2014: My male friend writes, “I am jealous of women when they laugh together.”
What is this laughter indicative of? Together, what do we know that we cannot access alone?
Be sisters in the presence of strangers.
The serpent is a central symbol of goddess worship in matriarchal societies. Greco-Roman and Judeo-Christian traditions sought to rewrite the connotations of the serpent to sever women from their history. To come between women and women. To keep us separated, which is to keep us down. The establishment of patriarchy depended on stories of snake-killing, or at the very least cultivating a distrust in the serpent and all of its “devilish” powers.
Watch that crotch, we got fangs!
The word devil itself is derived from the Sanskrit “devi” meaning goddess or the feminine devine. In Genisis 3:15, the expulsion from Eden is an excuse for women’s oppression. The God of our oppressors put enmity between WOMEN and SERPENTS. Between us and our holy powers-- according to the traditions preceding the Hebrew bible. This bond, between Eve and the Serpent, was the beginning of freedom from a patriarch’s paradise that has always been a prison for curious Eve and her snake. SISTERSERPENTS refused to split women from our lineage.
Actually, women are not this stupid.
The sharing of KNOWLEDGE is the most threatening and most empowering radical act.
I believe in the political potential of women COMING TOGETHER. Knowledge of my predecessors, the SISTERSERPENTS, has filled me with the sisterly spirit. Through research I grow scaly. My sisters, are we ready to strike?
Our art is merely and marvelously our weapon.
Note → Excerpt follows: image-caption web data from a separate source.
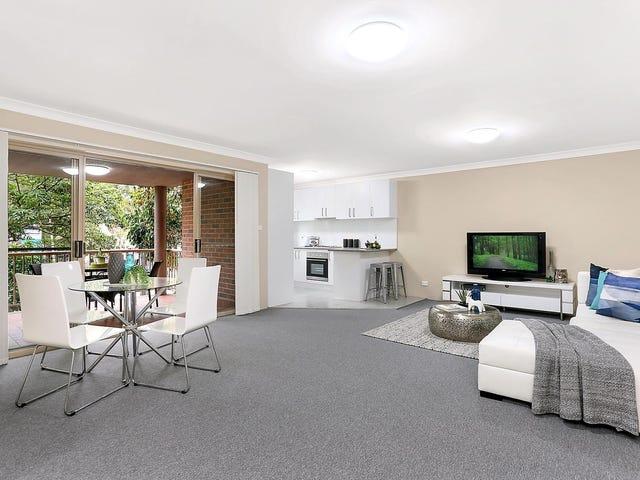 28/513 Chapel Road, Bankstown, NSW 2200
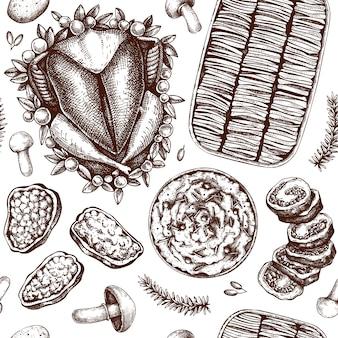 Nahtloses muster der erntedankfestgerichte. gebratener truthahn, gerolltes fleisch, gratin, kartoffelpüree, pfefferskizzen. traditionelles thanksgiving-essen. familienessen hintergrund. vintage hintergrund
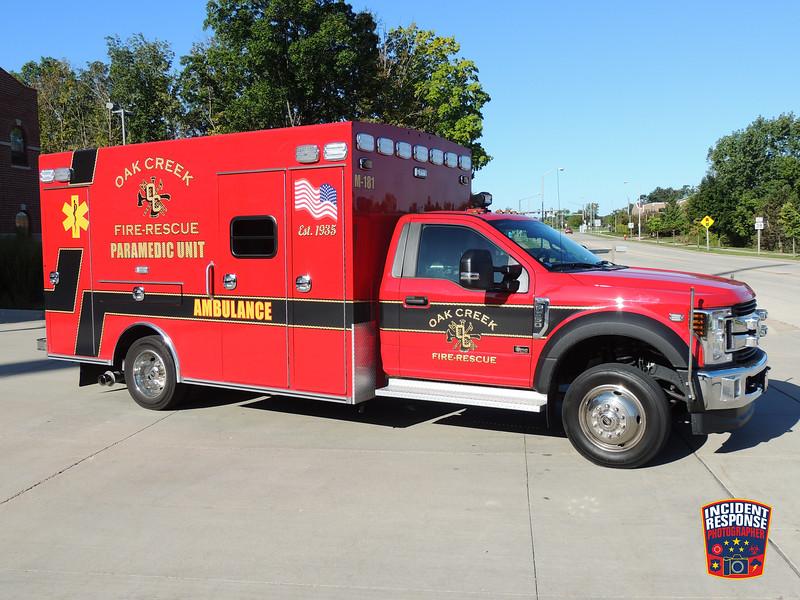 Oak Creek Fire Dept. Med 181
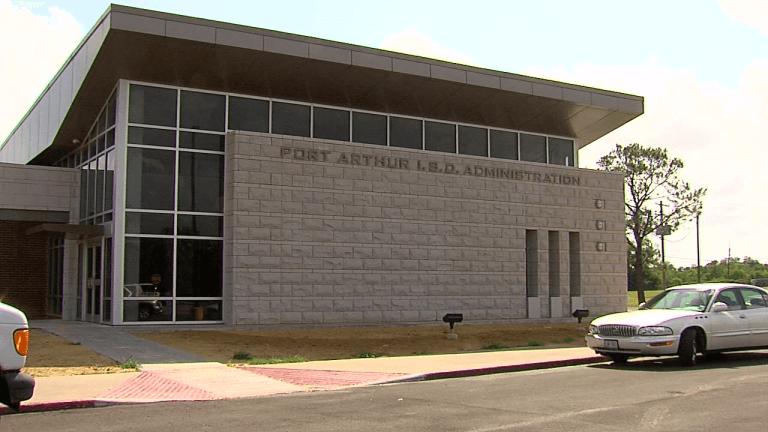 Port Arthur Independent School District, USA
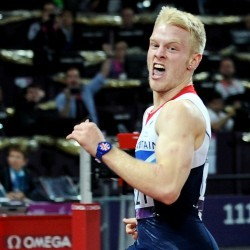 A golden start for GB as Peacock, Kinghorn and Cockroft claim Euro titles
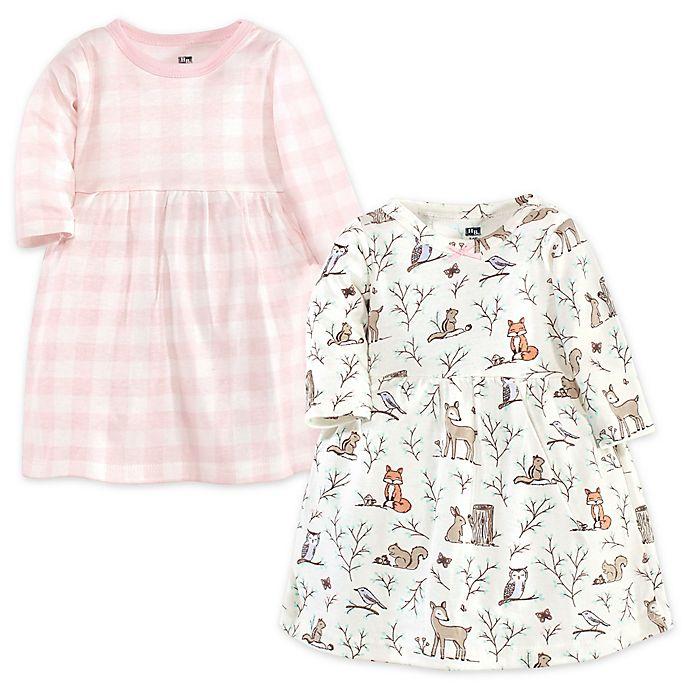Alternate image 1 for Hudson Baby® 2-Pack Enchanted Forest Dresses in Pink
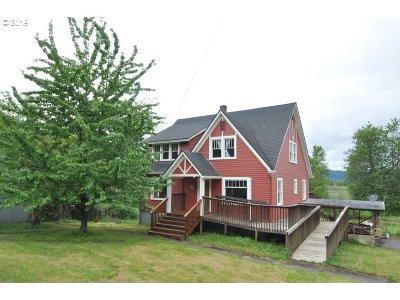 Single Family Home For Sale: 18483 Beaver Falls Rd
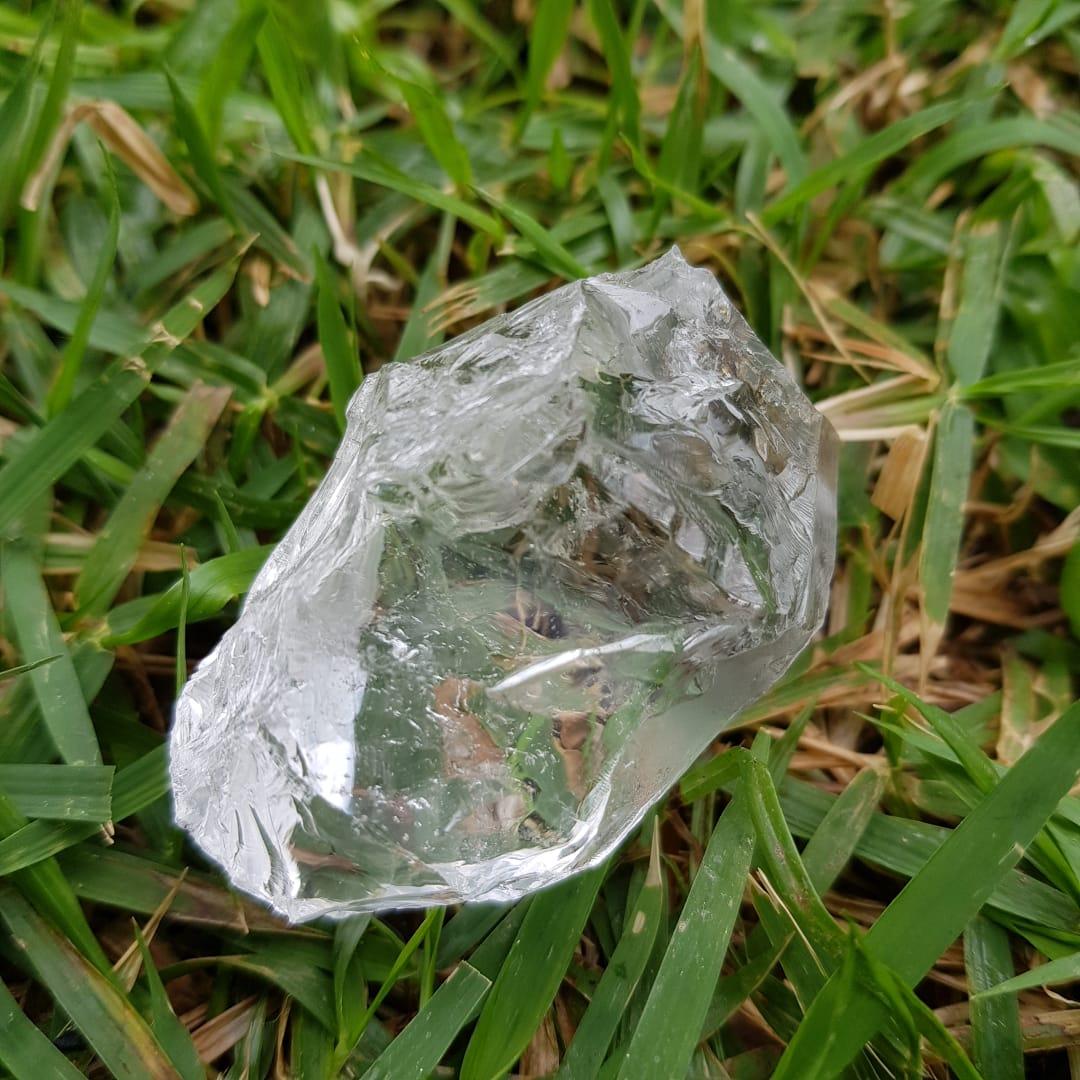 Cristal - Pedra Bruta - Cristal Luz de Quartzo Branco
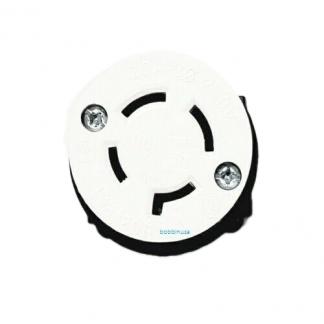 Cooper 3 Phase Plugs Female E2456-N 4 Prongs 220V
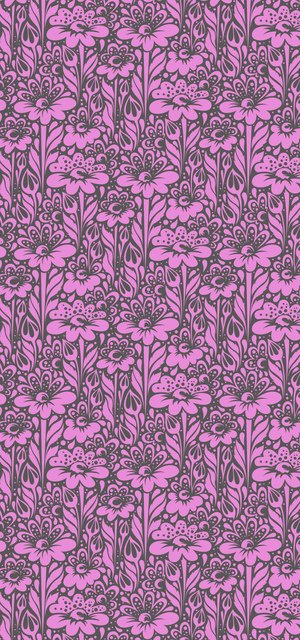 True Colors - Daisy Buds - Wisteria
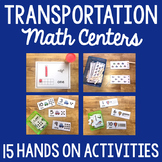 Transportation Math Center Activities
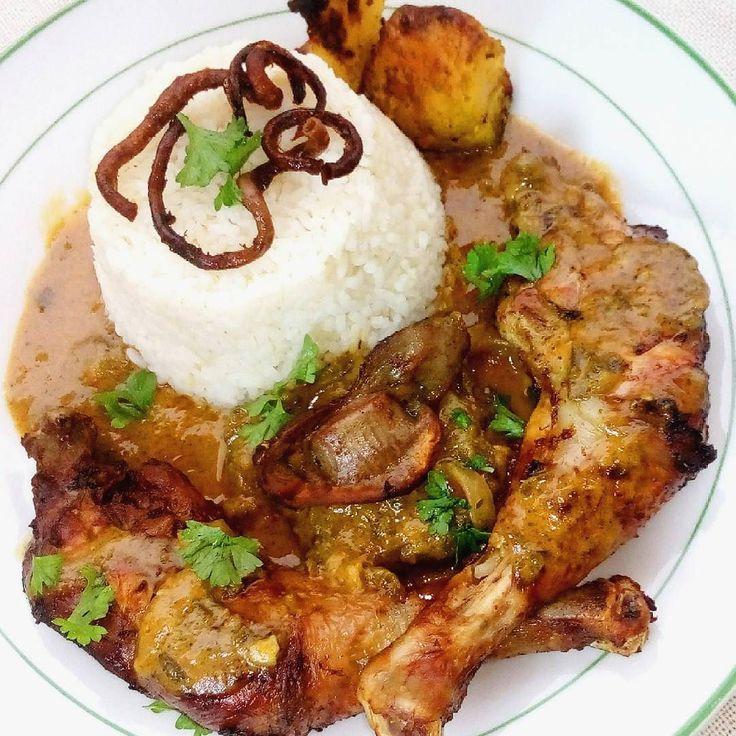 rhhor mais c'est quel djatta ca! ? Une image de @lesblaguesdeloulou  On a une application mobile pour vous!  #IvorianFood pour android à télécharger sur Google Play! #IvorianFood pour l'amour de la bonne cuisine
The Greeks made Medusa a monster. The word comes from the feminine present participle of the verb medein "to protect, gaurdian." So a PROTECTOR OF WOMEN must be feared and beheaded in an attempt to castrate female power and curtail goddess worship.
White men squirming.
Medusa’s portrait presides over the feasters in the SISTERSERPENTS “First Supper.” With remixes of mytho-religious tropes, SISTERSERPENTS created a new Feminist satirical Utopia. They set 1995 as the date for total liberation, thus positioning themselves as harbingers for a revolution about to happen.
We ain’t no ladies, we’re Sisterserpents!
I am tracing serpentine tracks throughout the city. Pasting my first posters onto the peeling paint of a cement underpass, late at night. My text is hopeful, my blueprint small. I step off the bus in the snow. Dig into folders full of slides, photos, notes. Original copies of Madwoman magazine, I am touching the pages they touched. The change is subdermal, a thaw- from stone to woman. It is 1994 or 2014 or 2034 and someone takes my hand and leads me here. The voices multiply. Where am I to put this information?